Is there more to Finance than just spending restraint? Federal Labor’s shadow finance spokesperson Dr Jim Chalmers proposed a few ideas in an address to the Crawford School of Public Policy last week, including a more sophisticated approach to co-investment as a guiding principle.
Chalmers outlines Labor’s plan in five parts:
- New fiscal rules which ensure budget decisions are formally based on the values that guide us, and “doesn’t ask the most vulnerable Australians to carry the heaviest burden.”
- Improve transparency of budget decisions, enhancing scrutiny around the 10-year impact of policy decisions, re-introducing cameos to better understand the distributional impacts of key policies, and greater use of data in decision-making and assessment.

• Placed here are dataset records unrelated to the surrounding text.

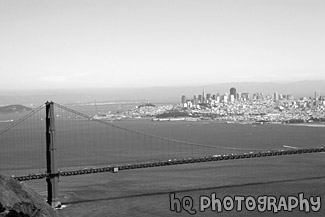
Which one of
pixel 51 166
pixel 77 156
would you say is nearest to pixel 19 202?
pixel 51 166

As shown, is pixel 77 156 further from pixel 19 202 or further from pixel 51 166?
pixel 19 202

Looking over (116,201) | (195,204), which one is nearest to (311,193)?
(195,204)

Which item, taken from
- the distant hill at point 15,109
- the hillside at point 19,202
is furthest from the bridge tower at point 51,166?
the distant hill at point 15,109

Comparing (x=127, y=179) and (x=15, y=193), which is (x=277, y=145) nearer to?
(x=127, y=179)

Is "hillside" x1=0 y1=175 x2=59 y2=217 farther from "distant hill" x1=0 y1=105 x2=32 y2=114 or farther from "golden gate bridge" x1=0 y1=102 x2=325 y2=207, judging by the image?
"distant hill" x1=0 y1=105 x2=32 y2=114

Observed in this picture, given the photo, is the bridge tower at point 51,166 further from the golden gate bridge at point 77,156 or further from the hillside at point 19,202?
the hillside at point 19,202
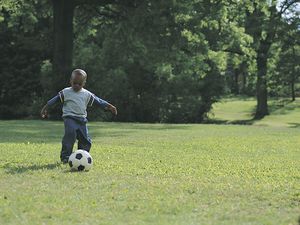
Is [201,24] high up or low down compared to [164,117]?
up

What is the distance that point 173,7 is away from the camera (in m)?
26.2

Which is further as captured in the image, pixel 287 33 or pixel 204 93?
pixel 287 33

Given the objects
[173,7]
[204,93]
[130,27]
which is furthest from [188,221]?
[204,93]

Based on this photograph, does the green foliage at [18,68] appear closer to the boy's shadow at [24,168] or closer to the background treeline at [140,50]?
the background treeline at [140,50]

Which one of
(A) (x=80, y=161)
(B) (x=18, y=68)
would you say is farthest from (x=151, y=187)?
(B) (x=18, y=68)

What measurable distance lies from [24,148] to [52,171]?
3921 mm

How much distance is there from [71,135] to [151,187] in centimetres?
276

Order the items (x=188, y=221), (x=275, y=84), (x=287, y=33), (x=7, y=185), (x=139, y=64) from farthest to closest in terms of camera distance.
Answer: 1. (x=275, y=84)
2. (x=287, y=33)
3. (x=139, y=64)
4. (x=7, y=185)
5. (x=188, y=221)

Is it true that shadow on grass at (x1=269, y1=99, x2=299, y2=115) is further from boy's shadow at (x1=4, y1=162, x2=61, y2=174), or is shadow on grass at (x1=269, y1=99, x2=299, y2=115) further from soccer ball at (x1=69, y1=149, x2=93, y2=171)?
soccer ball at (x1=69, y1=149, x2=93, y2=171)

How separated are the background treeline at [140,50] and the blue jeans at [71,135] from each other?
15.8 meters

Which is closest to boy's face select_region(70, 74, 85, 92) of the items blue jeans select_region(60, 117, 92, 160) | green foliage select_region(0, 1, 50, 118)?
blue jeans select_region(60, 117, 92, 160)

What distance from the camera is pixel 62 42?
2906 cm

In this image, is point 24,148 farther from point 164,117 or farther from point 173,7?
point 164,117

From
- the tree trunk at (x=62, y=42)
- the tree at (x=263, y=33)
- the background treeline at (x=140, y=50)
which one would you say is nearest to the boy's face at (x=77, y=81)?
the background treeline at (x=140, y=50)
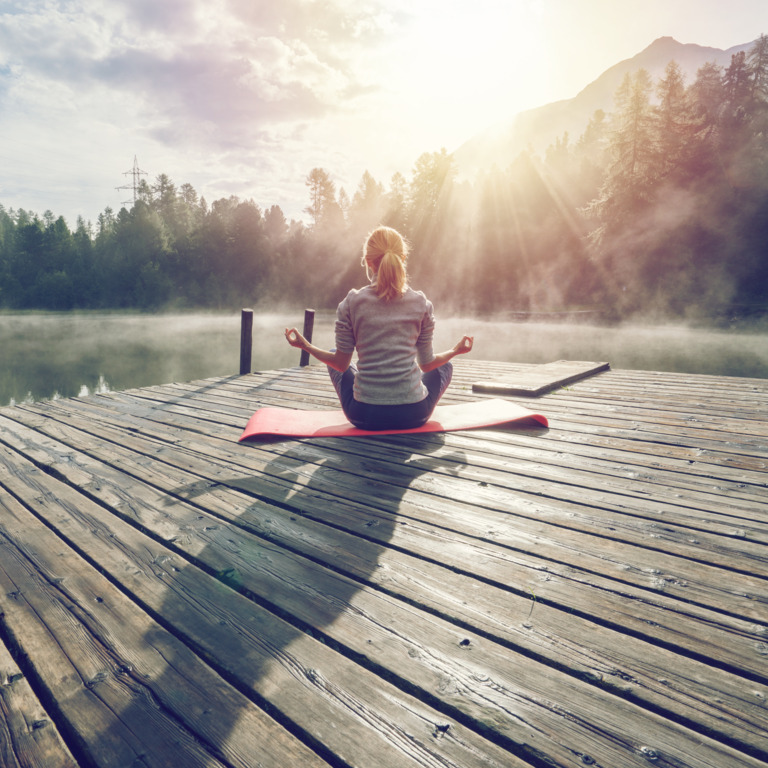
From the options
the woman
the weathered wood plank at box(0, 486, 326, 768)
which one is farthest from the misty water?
the weathered wood plank at box(0, 486, 326, 768)

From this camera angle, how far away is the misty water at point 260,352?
14.6m

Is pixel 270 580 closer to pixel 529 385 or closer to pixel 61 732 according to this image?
pixel 61 732

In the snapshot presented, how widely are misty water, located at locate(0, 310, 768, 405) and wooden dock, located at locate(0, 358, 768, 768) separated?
37.0 feet

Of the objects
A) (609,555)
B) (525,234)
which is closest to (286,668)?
(609,555)

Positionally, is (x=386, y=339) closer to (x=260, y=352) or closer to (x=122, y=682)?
(x=122, y=682)

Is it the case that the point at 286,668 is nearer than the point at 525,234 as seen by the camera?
Yes

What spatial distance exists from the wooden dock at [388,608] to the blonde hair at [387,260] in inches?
41.4

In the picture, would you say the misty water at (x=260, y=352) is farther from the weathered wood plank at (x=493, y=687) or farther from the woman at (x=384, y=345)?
the weathered wood plank at (x=493, y=687)

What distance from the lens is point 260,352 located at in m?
20.3

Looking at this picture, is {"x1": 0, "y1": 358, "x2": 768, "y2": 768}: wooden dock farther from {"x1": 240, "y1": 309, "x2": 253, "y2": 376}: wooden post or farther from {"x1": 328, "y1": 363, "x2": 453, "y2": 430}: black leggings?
{"x1": 240, "y1": 309, "x2": 253, "y2": 376}: wooden post

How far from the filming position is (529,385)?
5387mm

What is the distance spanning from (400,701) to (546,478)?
5.93ft

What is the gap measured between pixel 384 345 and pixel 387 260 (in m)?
0.54

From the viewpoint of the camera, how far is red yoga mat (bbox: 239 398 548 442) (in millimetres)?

- Public service reform: removing arbitrary caps on staffing levels and over-reliance on contractors and consultants, reviewing IT duplication and travel overspend in an age of video conferencing. Also looking at the supply side: “We need ministers and a Cabinet who actively seek policy advice from the public service, encouraging investment in policy capacity and rebuilding skills wasted by years of cuts and top-down policy diktats.”
- Review procurement rules, including around SME and local business involvement in large projects.
- Re-write the rules for Government Business Enterprises to make them more transparent. “We saw what happened when Australia Post salaries were first hidden, then botched in their release, and we are determined not to let that happen again.”